Der Rainflow-Algorithmus gestattet Prognosen zur Lebensdauer, mit zwei Optionen für die Verarbeitung der Restmenge. Aus der 2D-Rainflow-Matrix abgeleitete 1D-Zählverfahren stehen ebenfalls zur Verfügung; Beispiele hierfür sind: Bereichspaar, Klassengrenzenüberschreitung, Spanne oder auch Mittelwertszählung.

Das Spektrum an verfügbaren Zählalgorithmen umfasst darüber hinaus Verweildauer, Häufigkeitsverteilung von Extremwerten sowie Umkehrpunktberechnungen.

Passive Sicherheit (NCAP)

Sämtliche zur Berechnung der passiven Fahrzeugsicherheit erforderlichen Operationen stehen zur Verfügung: CFC-Filterung nach verschiedenen Verfahren (darunter Zwei-Wege-Butterworth), sämtliche HIC, 3-Millisekunden-Werte, Verweildauer, HCD sowie verschiedene Berechnungen von Kriterien. Sämtliche Berechnungen lassen sich sowohl einzeln als auch als vollständige NCAP-Analyse verwenden, wobei im Hinblick auf eine ggf. erforderliche zusätzliche Filterung die Eingangskanalcodes zu beachten sind.

Dem Nutzer bietet sich die Möglichkeit, die auf eine Crashwand einwirkenden Kräfte im Spielfilmformat zu visualisieren und dabei mit Hochgeschwindigkeits-Crash-Videos sowie sämtlichen zeitbezogenen Signalen zu synchronisieren.

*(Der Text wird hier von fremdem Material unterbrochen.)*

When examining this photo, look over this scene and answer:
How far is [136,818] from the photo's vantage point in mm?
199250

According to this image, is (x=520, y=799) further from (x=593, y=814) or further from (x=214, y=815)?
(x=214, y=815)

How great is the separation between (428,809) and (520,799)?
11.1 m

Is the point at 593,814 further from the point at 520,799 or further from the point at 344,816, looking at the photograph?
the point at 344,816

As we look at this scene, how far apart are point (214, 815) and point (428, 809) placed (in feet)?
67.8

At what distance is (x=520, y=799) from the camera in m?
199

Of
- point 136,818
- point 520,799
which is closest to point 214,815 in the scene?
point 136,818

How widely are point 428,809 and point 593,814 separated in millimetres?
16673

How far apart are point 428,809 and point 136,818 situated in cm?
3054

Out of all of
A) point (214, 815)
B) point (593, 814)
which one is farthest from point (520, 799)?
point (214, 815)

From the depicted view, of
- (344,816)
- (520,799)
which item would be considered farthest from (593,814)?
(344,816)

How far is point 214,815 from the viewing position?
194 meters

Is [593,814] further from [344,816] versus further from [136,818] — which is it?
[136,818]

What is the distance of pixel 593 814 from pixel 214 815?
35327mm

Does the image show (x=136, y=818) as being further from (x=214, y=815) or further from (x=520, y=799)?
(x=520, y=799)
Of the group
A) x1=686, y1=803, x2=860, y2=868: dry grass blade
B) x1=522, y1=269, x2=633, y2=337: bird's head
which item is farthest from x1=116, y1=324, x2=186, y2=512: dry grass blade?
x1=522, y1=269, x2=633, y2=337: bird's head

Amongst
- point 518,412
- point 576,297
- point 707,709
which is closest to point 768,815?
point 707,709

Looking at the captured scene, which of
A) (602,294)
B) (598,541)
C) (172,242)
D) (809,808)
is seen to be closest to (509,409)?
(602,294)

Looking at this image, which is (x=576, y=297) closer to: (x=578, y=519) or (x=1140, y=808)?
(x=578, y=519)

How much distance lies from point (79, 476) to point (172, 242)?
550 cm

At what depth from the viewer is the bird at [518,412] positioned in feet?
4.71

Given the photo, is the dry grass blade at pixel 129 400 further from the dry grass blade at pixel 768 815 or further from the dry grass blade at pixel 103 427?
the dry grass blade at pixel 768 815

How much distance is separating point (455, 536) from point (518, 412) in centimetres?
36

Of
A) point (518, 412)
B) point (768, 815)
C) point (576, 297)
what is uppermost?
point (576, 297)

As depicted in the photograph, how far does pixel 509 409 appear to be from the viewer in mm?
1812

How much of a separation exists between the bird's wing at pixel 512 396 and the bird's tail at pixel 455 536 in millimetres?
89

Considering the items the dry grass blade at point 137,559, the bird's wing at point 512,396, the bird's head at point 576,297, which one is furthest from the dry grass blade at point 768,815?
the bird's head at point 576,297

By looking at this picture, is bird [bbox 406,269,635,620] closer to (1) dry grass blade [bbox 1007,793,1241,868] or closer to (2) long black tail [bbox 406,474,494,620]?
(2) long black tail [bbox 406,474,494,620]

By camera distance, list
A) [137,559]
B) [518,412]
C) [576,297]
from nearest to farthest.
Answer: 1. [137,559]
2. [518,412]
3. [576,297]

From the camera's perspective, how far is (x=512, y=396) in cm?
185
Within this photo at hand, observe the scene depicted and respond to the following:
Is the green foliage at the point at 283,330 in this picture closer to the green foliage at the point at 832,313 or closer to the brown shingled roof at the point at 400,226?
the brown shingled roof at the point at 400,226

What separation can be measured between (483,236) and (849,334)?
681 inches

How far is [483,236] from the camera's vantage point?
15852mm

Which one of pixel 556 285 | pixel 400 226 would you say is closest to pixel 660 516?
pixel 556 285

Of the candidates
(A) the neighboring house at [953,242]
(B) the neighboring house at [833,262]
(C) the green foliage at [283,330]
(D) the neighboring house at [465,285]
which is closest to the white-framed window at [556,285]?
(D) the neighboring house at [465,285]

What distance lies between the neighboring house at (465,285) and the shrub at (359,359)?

Sicherheit von Schienenfahrzeugen (UIC)

Die Sicherheit und das Verhalten von Schienenfahrzeugen lassen sich nach dem UIC-Merkblatt 518 und der Norm EN 14363 berechnen. Zur Erstellung einer vollständigen Analyse leistet ein Auswerteabschnitte-Generator Unterstützung bei der Ermittlung zeitbezogener Messungen und deren Klassifizierung nach den definierten Kurvenabschnitten. Für korrekte Ergebnisse sorgt ein automatisch auf die Signale angewandter Zeitversatz, dessen Umfang von der Position der Sensoren in Richtung der Schiene und der Aktualgeschwindigkeit abhängig ist.